In un contesto in cui, tra inflazione galoppante e crisi energetica, il carovita ha raggiunto un livello insostenibile per milioni di persone che si trovano costrette a scegliere se fare la spesa o pagare le bollette per sopravvivere.
I media, attraverso i loro quotidiani talk show, ci rappresentano scenari ben diversi e ben lontani dalla realtà non contemplando che facciamo fatica a sbarcare il lunario, che abbiamo difficoltà a mandare i nostri figli a scuola, che non possiamo curarci per effetto di una sanità ricondotta al collasso, il tutto nell’indifferenza dei governi di turno che poco contemplano le condizioni materiali delle nostre vite che peggiorano.
Nella gogna mediatica di attacco alla povera gente, ci dicono che i giovani non hanno voglia di lavorare e che i percettori di reddito sono tutti dei fannulloni, anche perché in questo paese se si vuole il lavoro lo si trova, basta solo averne voglia.
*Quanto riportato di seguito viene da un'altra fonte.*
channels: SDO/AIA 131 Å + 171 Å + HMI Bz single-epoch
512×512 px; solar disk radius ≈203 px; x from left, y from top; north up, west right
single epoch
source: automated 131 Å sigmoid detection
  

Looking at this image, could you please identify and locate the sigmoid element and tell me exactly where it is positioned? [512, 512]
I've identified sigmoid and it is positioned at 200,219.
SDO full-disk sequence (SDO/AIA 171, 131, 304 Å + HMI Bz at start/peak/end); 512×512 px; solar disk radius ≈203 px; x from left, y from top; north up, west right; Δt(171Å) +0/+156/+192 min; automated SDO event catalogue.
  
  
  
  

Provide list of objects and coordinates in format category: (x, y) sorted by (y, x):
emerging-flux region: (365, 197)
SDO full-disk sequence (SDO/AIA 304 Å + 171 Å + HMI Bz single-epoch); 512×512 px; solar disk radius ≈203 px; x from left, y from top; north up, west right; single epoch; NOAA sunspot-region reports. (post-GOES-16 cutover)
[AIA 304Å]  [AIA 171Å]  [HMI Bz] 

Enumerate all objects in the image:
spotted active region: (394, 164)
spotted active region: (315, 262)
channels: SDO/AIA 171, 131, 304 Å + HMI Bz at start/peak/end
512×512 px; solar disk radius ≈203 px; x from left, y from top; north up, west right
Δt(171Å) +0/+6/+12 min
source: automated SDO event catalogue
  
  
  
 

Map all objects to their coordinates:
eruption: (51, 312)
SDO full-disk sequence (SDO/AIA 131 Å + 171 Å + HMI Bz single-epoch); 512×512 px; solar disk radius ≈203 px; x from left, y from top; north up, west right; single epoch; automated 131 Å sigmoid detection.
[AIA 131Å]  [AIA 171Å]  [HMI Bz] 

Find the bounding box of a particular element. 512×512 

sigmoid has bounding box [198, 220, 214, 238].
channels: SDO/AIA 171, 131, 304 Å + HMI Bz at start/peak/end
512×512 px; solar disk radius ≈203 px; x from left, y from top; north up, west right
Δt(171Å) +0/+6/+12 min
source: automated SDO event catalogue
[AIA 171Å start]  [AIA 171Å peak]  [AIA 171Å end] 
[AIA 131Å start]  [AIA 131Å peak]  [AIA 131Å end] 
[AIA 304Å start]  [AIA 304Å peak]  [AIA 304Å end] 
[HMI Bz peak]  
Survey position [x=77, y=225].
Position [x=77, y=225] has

Ci dicono pure che non ci sono i soldi per investire sulla sanità pubblica, sulle case popolari e sulla scuola, che tutti dobbiamo stringere un po’ di più le cinghie ecc.
Ma quando hanno dovuto finanziare le grandi opere o armare il paese dall’oggi al domani, in una guerra che sta uccidendo gente come noi, o quando devono aumentarsi i loro stipendi da parlamentari, i soldi ci sono e li trovano subito.
Per questo pensiamo che sia arrivato il momento di mobilitarci, iniziando un percorso di riscatto collettivo. Vogliamo organizzarci per mettere al centro i bisogni di chi è in difficoltà, dei meno abbienti, degli sfruttati.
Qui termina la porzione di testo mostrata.